In an inspiring speech that educated many of his listeners, Martin Luther King, Jr. organized his oration from the introduction of the problem of racial discrimination to the solution of personal freedom for all and America's redemption from its racial sins.
In the beginning of his speech, King alludes to the great documents of the Founding Fathers of America, The Declaration of Independence, The Constitution of the United States, The Emancipation Proclamation, all of which confirm of the equality of man. In addition, he refers to them as "promissory notes" that have not been paid because the Negro is still not free.
One hundred years later, the Negro is still languishing in the corners of American society and finds himself an exile in his own land. So we have come here today to dramatize a shameful condition.

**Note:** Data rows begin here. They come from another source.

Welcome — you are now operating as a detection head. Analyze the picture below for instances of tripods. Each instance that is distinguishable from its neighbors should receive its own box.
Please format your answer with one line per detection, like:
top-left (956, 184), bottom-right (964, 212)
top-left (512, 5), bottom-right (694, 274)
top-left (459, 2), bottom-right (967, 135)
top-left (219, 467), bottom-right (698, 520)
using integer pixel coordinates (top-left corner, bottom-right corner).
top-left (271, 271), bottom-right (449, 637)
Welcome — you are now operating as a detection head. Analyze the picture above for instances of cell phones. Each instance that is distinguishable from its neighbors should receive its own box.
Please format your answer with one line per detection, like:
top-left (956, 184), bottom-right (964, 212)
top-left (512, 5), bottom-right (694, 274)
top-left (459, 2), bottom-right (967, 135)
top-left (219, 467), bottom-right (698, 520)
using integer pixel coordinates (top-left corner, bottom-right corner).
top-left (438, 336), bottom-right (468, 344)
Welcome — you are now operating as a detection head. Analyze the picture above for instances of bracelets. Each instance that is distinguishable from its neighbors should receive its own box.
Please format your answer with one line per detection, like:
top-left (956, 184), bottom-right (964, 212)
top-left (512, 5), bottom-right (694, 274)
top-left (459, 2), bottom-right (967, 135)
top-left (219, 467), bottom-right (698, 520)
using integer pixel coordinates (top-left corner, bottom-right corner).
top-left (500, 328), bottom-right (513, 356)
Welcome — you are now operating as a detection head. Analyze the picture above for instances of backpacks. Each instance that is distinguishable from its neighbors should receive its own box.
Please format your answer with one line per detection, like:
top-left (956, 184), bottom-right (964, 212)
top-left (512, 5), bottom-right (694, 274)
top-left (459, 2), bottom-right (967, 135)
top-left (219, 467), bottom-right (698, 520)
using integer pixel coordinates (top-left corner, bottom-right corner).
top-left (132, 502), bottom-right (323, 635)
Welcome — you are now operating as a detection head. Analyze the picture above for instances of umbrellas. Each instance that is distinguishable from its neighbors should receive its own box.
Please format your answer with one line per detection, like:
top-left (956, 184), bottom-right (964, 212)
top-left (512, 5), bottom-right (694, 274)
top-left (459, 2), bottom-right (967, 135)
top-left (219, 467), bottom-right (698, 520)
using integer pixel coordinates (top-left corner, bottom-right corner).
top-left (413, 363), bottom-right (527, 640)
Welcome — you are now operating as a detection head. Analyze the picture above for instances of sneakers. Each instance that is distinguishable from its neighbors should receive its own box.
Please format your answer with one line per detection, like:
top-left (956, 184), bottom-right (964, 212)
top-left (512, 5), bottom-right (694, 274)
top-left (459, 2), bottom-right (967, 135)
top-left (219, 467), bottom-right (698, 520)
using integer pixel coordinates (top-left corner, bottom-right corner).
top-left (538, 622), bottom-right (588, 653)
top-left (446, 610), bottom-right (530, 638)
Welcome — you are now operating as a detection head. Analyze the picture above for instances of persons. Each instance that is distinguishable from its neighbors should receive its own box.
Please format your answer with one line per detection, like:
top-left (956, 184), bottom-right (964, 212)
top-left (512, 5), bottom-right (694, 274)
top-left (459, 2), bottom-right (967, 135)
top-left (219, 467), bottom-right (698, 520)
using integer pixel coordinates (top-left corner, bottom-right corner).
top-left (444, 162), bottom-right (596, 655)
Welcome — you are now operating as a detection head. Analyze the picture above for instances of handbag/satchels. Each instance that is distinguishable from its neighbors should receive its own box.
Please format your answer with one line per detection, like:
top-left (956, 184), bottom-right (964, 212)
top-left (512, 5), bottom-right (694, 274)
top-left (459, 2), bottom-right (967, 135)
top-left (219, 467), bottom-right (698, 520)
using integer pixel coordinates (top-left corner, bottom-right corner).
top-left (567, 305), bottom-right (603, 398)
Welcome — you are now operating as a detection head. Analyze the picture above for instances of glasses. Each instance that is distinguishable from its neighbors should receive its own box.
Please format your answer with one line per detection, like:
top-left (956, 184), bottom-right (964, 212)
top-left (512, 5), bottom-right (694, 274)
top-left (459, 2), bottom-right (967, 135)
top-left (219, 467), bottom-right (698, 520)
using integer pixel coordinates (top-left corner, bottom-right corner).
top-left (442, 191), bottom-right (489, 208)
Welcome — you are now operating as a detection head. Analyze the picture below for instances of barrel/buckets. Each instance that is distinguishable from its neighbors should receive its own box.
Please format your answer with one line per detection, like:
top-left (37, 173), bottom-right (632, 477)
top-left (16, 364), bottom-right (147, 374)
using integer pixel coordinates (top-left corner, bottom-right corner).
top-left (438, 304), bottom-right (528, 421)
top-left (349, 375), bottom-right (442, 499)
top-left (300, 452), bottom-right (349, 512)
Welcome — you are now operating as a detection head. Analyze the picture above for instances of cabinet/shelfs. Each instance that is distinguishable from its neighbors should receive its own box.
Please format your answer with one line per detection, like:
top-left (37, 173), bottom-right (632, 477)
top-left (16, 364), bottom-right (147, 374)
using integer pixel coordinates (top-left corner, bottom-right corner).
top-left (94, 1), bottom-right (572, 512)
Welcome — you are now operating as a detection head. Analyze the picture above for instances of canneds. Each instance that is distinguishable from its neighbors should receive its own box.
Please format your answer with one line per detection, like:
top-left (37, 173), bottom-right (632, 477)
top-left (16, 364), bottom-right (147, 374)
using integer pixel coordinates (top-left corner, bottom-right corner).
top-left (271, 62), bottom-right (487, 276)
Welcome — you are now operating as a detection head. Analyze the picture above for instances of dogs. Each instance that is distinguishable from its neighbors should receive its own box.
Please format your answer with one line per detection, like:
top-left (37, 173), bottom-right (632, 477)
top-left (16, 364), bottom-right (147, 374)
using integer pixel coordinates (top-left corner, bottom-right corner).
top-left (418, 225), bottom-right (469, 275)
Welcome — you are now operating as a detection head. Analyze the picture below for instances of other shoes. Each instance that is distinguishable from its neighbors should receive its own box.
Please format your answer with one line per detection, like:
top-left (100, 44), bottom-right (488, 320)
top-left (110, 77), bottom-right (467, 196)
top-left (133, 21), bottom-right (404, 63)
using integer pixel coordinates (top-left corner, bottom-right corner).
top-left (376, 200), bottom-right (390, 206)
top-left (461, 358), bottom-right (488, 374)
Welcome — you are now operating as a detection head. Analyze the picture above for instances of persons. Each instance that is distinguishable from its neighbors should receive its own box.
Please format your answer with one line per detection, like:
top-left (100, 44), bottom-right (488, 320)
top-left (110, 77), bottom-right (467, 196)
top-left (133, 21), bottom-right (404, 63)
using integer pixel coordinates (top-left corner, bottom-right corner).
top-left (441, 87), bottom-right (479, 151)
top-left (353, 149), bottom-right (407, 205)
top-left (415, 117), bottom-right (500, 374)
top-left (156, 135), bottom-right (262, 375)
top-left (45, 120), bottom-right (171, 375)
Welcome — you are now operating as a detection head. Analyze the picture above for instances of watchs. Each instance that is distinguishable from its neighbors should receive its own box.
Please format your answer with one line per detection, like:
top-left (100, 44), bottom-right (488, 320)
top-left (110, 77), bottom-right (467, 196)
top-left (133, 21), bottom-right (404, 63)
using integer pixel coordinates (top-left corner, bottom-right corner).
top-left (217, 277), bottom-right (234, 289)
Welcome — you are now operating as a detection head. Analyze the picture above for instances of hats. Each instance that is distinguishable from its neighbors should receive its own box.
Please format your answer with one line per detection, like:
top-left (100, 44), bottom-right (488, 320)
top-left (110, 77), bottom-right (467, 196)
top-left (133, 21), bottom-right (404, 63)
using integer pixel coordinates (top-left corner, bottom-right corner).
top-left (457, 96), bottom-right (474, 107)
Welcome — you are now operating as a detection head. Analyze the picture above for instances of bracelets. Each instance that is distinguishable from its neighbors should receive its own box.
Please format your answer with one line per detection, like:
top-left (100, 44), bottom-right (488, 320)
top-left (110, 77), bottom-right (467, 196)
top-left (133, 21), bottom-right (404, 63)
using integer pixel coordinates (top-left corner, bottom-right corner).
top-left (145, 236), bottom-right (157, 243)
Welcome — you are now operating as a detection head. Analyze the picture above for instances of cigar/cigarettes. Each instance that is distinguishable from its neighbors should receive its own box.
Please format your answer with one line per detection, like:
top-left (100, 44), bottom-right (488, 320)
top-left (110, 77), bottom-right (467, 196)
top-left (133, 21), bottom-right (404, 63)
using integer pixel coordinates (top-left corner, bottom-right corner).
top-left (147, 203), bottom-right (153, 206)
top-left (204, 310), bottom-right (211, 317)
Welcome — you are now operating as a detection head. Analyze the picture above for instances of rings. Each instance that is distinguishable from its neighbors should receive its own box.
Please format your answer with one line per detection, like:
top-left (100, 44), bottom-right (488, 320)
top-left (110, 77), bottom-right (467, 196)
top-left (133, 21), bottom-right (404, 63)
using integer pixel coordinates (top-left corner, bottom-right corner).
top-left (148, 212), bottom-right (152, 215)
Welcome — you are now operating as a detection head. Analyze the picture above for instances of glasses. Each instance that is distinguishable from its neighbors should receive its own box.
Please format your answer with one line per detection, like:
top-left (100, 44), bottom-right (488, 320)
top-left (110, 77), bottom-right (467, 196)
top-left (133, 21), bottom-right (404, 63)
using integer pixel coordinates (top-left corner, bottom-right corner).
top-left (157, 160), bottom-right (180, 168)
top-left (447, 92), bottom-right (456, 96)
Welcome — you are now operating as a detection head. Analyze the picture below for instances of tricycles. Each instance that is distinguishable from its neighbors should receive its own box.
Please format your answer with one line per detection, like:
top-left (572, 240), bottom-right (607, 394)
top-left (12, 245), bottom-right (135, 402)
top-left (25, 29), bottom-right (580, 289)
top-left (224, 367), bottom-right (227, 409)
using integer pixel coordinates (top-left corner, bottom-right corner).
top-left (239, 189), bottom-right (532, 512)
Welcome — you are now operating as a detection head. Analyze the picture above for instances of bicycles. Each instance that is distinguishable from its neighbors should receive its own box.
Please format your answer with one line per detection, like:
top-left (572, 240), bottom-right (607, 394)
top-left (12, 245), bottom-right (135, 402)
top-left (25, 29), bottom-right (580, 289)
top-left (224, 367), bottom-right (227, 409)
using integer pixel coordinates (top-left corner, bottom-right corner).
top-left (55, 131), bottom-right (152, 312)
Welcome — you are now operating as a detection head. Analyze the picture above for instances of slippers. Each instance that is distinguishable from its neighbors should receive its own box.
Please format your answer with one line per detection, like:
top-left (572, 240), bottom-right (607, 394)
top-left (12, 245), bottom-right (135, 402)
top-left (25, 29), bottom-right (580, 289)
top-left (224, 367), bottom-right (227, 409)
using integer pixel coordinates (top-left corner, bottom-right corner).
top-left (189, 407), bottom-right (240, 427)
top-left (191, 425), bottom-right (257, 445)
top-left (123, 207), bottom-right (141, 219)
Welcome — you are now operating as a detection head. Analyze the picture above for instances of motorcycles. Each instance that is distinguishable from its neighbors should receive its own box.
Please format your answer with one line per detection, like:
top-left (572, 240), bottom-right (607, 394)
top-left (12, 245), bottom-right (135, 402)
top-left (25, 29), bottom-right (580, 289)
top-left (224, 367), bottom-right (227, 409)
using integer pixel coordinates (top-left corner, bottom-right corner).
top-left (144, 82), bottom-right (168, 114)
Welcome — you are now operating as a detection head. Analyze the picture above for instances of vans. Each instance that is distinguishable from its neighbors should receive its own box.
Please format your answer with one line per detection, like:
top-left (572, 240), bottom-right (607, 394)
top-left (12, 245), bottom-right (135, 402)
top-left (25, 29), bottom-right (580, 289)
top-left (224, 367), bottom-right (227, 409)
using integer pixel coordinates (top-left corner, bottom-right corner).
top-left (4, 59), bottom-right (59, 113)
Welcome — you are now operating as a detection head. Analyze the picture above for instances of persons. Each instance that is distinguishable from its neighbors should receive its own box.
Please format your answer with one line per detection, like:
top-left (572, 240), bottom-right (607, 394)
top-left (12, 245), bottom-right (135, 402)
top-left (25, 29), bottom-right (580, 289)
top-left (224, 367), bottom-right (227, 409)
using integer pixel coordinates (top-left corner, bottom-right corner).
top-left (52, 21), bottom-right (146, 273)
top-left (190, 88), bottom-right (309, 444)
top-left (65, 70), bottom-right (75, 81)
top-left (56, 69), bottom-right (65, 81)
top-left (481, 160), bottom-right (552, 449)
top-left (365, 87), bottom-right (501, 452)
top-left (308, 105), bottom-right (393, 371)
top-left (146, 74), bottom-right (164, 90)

Now, King states, the people assembled before him have come to cash the promissory note, "this check." There can be no gradual change; it must be now, he continues. Expressing the urgency of this demand, King says,
There will be neither rest nor tranquility in America until the Negro is granted his citizenship rights.
Further, King states that his people will not rest until there is change; and, he encourages them to peacefully begin to seek their freedom immediately,
Now is the time to rise from the dark and desolate valley of segregation to the sunlit path of racial justice.
And, King urges them never to turn back until freedom is achieved, until the dream is realized. Thus, he ends with inspiring words to ignite the people to pursue their goal of fair treatment and justice.